WHAT THE EXERCISE ASKS.
Of the lines listed below, return exactly those that run from the line containing "#90155 Ford Focus 2018 Benzine vol" through the line containing "Hinsdale Single Family", both included.

DATA SECTION.

--- START ---

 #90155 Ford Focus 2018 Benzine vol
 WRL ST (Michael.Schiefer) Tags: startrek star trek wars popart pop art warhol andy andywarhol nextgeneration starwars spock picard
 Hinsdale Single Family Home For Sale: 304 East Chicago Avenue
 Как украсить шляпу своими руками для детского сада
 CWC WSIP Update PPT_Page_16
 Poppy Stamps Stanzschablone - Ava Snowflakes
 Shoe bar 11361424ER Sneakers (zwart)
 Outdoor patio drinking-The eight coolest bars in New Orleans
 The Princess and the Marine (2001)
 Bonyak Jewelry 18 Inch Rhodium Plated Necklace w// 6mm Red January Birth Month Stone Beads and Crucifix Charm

--- END ---
--- START ---

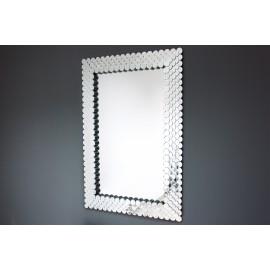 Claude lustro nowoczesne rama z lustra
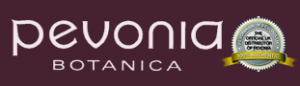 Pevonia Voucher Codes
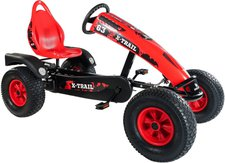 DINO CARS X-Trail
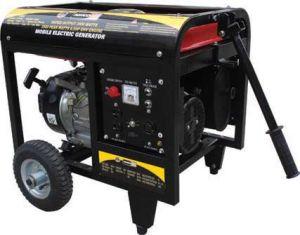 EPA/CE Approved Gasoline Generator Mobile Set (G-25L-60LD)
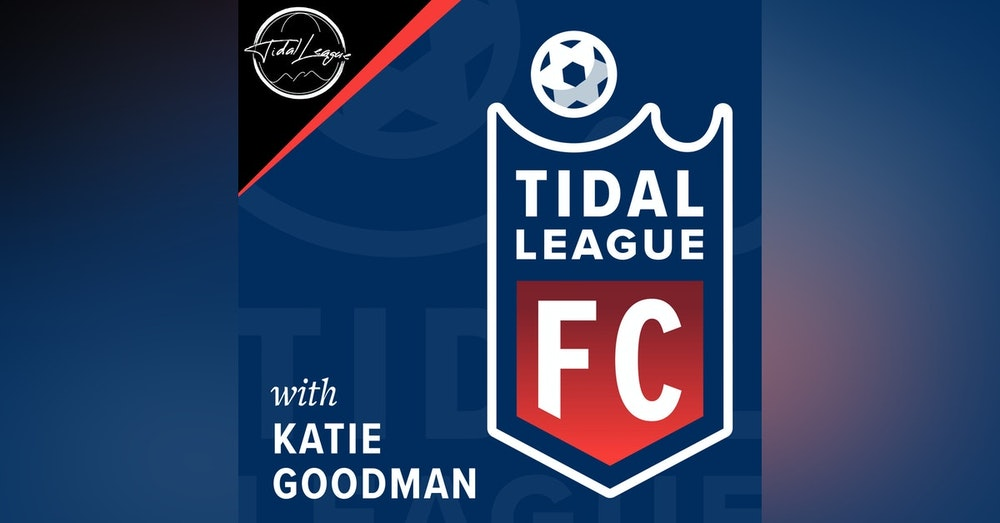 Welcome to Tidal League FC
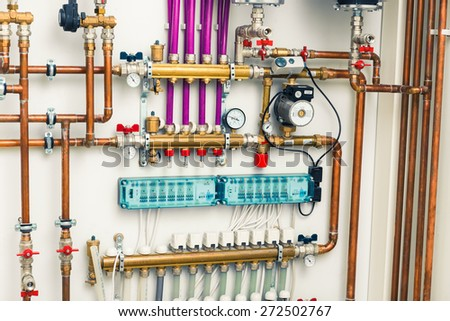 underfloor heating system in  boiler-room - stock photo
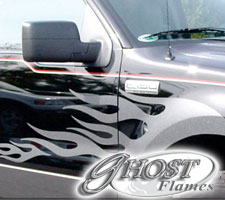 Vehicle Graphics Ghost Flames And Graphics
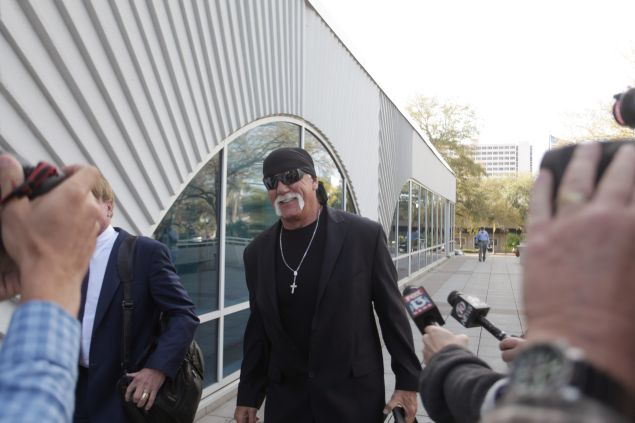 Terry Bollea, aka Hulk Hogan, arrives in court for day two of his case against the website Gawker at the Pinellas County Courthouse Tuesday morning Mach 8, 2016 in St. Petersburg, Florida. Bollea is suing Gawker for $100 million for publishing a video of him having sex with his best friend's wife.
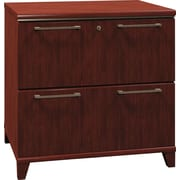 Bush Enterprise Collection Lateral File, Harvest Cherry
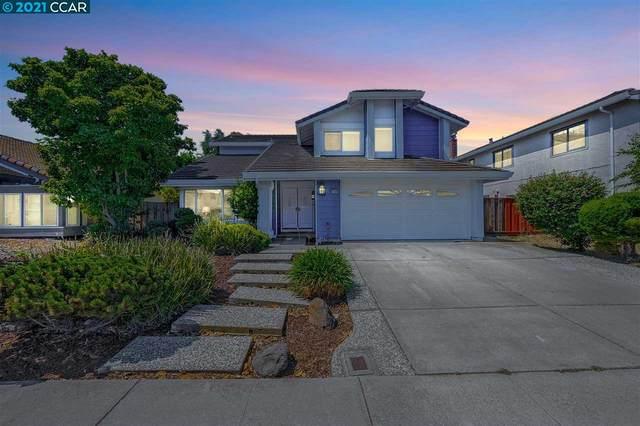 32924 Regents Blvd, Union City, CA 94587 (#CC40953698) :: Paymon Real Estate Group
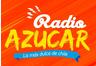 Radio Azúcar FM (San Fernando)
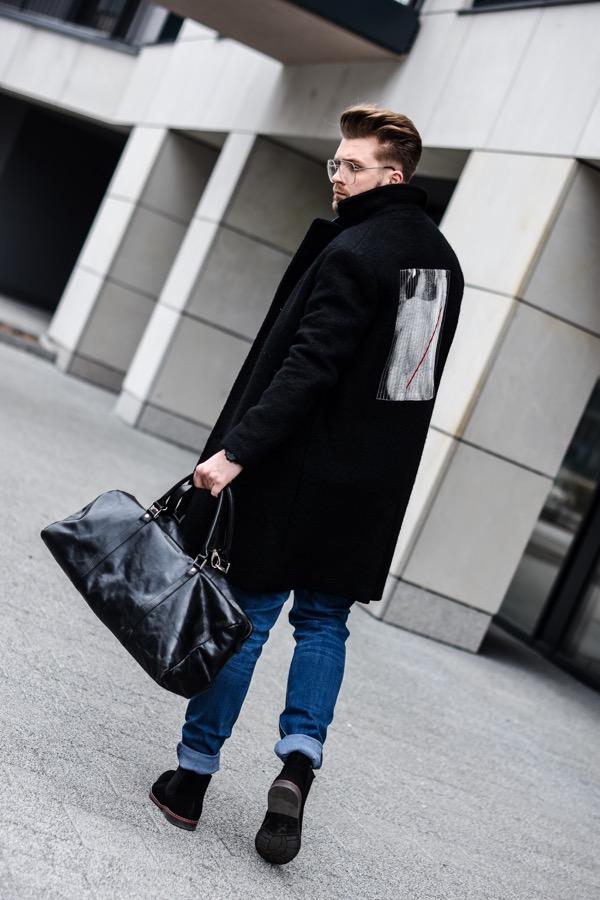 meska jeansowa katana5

--- END ---
--- START ---

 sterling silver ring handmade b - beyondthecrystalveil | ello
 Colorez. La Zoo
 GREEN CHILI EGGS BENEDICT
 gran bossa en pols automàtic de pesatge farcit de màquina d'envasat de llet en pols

--- END ---

SOLUTION.
 #90155 Ford Focus 2018 Benzine vol
 WRL ST (Michael.Schiefer) Tags: startrek star trek wars popart pop art warhol andy andywarhol nextgeneration starwars spock picard
 Hinsdale Single Family Home For Sale: 304 East Chicago Avenue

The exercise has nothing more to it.